Papa drew me down onto the couch beside him and pulled my head onto his lap, ruffling my short, ugly hair. "Why this masquerade, Jen? You cannot be your brothers, nor would I ever wish it. You are my beloved daughter, a woman of intelligence and generous heart, and I glorify good Vasrin's creation every day that your path travels alongside my own. But you hide here with rae and chase these ghosts of the past instead of finding friends and living your own joys. Why do you treat yourself so slightingly?"
"I wear men's clothes because they are more comfortable and more practical when I work or travel. I keep my hair short because I don't have time to waste. I don't wear rings and baubles like Lady D'Sanya does at every hour of every day because I don't want to feel like a jeweler's cart at Tymnath market. I am what I am, Papa. Letting my hair grow long or wearing silk gowns or smiling at smarmy men who squirm when they see my neck will not change it. Now stop hiding from my question. Why won't you let me warn the Lady?"
"Because he asked us not."
"How can you—?"
"Because I have faith in the Way. Vasrin's creation is not disordered; we just cannot always discern the Shaper's pattern. There is a reason I was sent to serve in his house. A reason his mother was sent to me there. A reason we found refuge here and crossed his path."
It was strange to hear him speak with such firmness and conviction. Since he'd come to the hospice it had been as if the heart had gone out of him, so that even decisions so small as to what to wear each day had become difficult. But I still didn't share his belief.

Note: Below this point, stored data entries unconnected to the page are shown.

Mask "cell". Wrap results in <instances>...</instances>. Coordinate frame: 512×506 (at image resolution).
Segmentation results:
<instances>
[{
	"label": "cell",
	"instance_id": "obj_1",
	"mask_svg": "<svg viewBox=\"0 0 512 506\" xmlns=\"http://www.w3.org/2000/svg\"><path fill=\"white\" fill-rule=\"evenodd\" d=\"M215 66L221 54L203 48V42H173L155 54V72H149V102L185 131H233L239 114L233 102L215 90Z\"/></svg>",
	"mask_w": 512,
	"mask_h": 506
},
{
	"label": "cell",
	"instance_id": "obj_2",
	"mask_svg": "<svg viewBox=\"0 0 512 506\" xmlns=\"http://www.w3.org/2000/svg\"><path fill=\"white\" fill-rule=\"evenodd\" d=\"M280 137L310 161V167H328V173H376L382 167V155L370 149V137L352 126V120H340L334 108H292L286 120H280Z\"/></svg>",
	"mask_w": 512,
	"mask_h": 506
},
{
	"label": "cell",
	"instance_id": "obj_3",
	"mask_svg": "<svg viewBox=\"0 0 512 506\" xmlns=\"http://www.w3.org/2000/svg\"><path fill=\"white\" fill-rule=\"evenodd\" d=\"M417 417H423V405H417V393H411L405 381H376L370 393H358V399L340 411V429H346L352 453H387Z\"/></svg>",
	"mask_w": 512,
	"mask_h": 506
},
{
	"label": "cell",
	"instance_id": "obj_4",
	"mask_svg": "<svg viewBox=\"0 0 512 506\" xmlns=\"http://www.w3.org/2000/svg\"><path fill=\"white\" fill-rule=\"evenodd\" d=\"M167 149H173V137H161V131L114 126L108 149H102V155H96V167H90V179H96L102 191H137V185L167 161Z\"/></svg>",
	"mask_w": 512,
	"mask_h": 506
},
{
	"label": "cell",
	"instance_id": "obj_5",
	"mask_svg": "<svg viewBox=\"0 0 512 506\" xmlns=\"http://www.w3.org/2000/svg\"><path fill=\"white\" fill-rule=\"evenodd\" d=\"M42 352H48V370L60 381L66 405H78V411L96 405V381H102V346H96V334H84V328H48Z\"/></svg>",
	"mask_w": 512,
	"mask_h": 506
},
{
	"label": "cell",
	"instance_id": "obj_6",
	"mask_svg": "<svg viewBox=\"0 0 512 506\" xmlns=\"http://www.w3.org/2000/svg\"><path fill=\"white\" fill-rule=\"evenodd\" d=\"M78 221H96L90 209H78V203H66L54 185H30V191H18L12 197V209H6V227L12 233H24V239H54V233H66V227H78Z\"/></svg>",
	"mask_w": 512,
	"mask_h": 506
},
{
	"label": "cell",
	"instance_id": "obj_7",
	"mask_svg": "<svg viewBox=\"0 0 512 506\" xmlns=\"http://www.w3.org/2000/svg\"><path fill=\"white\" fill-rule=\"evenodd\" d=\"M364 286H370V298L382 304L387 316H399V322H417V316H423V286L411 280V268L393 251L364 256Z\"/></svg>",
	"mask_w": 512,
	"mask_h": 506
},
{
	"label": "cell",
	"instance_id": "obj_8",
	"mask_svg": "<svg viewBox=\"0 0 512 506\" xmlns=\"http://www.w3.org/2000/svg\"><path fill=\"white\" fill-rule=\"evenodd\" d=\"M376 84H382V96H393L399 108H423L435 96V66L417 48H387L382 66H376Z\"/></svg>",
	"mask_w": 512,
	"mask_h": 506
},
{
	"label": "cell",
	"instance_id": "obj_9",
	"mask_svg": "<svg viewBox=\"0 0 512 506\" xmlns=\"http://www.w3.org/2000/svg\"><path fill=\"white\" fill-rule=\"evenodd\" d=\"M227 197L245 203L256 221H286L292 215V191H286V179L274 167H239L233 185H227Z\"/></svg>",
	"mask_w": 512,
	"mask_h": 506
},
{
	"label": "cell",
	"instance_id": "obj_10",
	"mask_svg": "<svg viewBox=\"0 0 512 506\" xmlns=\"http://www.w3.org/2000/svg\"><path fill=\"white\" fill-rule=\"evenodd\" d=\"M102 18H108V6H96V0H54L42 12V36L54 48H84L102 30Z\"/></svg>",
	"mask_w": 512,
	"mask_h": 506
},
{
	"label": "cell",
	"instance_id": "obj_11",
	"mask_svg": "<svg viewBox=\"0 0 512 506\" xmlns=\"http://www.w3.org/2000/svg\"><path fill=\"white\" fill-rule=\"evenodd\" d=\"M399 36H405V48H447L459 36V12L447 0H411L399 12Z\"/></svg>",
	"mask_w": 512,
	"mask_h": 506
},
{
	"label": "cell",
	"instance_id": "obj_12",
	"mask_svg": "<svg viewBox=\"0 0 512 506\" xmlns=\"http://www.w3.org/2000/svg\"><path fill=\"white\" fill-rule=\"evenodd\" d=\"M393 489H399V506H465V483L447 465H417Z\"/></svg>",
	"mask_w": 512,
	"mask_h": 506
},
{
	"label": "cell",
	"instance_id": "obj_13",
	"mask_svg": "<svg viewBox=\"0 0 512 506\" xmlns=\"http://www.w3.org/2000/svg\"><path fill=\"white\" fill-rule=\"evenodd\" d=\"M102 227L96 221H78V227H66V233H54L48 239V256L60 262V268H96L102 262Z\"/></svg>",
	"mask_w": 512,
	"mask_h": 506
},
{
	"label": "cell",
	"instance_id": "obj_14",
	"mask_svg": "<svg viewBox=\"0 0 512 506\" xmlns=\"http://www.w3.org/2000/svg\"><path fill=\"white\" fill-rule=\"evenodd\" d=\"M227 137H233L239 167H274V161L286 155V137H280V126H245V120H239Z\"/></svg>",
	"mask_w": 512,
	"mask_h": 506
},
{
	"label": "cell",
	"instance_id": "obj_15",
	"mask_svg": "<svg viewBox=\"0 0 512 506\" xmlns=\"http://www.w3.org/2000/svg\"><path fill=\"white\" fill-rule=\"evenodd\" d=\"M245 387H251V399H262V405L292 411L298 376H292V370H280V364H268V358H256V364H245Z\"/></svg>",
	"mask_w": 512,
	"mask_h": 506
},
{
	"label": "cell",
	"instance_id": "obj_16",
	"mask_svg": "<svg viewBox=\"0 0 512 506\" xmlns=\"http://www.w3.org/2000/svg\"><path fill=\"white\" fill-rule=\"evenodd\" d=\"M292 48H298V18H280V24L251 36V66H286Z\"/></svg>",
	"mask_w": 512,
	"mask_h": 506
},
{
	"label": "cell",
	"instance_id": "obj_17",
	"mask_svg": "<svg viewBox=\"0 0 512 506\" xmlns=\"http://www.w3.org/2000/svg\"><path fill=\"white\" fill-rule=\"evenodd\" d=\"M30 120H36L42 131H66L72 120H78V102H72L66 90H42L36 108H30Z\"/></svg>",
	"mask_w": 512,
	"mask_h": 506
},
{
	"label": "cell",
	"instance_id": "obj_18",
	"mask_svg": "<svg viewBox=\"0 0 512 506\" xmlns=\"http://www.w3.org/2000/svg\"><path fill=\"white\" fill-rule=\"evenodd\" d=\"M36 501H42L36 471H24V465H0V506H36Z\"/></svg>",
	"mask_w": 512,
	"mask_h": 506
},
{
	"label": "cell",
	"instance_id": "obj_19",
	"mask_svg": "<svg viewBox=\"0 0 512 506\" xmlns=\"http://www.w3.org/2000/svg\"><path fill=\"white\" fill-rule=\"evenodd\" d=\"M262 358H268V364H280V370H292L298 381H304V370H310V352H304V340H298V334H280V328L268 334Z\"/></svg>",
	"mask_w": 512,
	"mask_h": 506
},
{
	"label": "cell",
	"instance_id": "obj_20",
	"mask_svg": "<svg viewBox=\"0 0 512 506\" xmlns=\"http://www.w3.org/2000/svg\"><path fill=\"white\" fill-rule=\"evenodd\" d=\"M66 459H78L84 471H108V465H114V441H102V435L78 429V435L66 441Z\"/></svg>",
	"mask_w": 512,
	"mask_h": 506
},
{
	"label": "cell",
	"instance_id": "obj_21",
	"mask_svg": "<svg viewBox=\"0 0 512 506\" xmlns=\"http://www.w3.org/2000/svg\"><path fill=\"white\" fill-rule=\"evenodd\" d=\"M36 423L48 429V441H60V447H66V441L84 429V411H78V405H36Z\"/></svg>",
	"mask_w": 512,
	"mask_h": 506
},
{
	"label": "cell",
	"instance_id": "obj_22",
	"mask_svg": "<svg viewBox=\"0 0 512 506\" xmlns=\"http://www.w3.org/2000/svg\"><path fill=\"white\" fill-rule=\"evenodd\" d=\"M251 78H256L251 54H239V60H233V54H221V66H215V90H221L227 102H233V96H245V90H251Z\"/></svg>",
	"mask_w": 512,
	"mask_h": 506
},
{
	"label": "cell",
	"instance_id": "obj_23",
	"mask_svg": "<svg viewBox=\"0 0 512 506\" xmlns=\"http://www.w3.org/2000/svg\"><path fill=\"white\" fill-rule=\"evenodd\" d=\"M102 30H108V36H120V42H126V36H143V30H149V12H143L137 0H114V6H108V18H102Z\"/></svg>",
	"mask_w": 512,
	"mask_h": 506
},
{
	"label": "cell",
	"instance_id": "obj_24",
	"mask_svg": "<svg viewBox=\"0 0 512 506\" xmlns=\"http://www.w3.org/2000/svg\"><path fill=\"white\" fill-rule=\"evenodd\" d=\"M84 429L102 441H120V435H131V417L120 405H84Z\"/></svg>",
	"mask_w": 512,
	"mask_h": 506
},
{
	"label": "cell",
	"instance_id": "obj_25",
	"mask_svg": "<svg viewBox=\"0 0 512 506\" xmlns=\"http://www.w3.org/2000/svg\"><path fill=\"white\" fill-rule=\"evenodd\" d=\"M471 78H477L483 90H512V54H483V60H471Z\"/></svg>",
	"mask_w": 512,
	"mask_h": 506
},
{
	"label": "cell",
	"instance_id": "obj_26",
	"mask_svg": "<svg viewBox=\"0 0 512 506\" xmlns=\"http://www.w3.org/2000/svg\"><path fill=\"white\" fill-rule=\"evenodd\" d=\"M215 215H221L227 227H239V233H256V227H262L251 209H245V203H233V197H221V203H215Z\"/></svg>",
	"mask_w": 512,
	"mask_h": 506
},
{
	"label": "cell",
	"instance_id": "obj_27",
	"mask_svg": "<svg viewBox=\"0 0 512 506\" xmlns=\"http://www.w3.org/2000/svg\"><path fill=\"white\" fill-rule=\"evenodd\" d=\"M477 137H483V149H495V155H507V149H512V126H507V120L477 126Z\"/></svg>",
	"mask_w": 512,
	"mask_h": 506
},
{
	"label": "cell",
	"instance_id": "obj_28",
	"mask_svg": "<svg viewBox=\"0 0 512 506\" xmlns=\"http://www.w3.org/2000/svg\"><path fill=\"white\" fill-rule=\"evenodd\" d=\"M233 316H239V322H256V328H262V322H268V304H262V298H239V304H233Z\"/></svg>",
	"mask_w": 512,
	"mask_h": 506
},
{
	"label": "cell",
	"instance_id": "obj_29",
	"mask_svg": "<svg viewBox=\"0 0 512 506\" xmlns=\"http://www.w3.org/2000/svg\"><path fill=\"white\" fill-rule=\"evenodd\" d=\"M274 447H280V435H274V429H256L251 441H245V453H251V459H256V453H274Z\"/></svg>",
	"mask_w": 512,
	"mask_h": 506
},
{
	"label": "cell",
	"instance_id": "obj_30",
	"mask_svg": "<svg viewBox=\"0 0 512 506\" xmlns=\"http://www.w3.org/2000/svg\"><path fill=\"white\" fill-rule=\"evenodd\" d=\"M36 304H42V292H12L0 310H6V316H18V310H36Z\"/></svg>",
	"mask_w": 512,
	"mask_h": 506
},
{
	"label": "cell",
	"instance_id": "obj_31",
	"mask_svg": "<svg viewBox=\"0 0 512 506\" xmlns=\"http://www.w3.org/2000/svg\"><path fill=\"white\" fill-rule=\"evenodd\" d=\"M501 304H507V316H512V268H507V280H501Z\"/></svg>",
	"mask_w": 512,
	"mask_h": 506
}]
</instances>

"Perhaps the reason is that we can warn our princess of her danger."
He pulled my face around to look at him, and his eyes no longer sparkled, but shone with wonder that stilled my protests. He dropped his voice to a whisper as if someone might overhear. "Jen, I have seen the one he comes here to visit—not the Lady, but the one he names father. The man stays apart as you've noted for yourself. But one night when I could not sleep, I went walking in the gardens. He was doing the same, and we came face to face in the moonlight. Though he turned away quickly, I knew him, daughter. Back when you were a child, I had a close friend, a Healer named Dassine, one of the Preceptors and a man of great power and daring—"
"The man who fostered Prince D'Natheil."
"Yes. Back in those days Dassine asked me to Speak for him, for he was sorely troubled at something he had done. He confided only part of a very great mystery and made me vow on my life never to reveal what he had told me or anything of a man—two men, in fact—that he allowed me to speak with on that day, though I only saw one of them in the flesh. But I tell you, girl, the man I saw in the hospice garden was indeed the man who reigned for four years in Avonar as the Prince D'Natheil. The great Healer. The man who destroyed the Lords."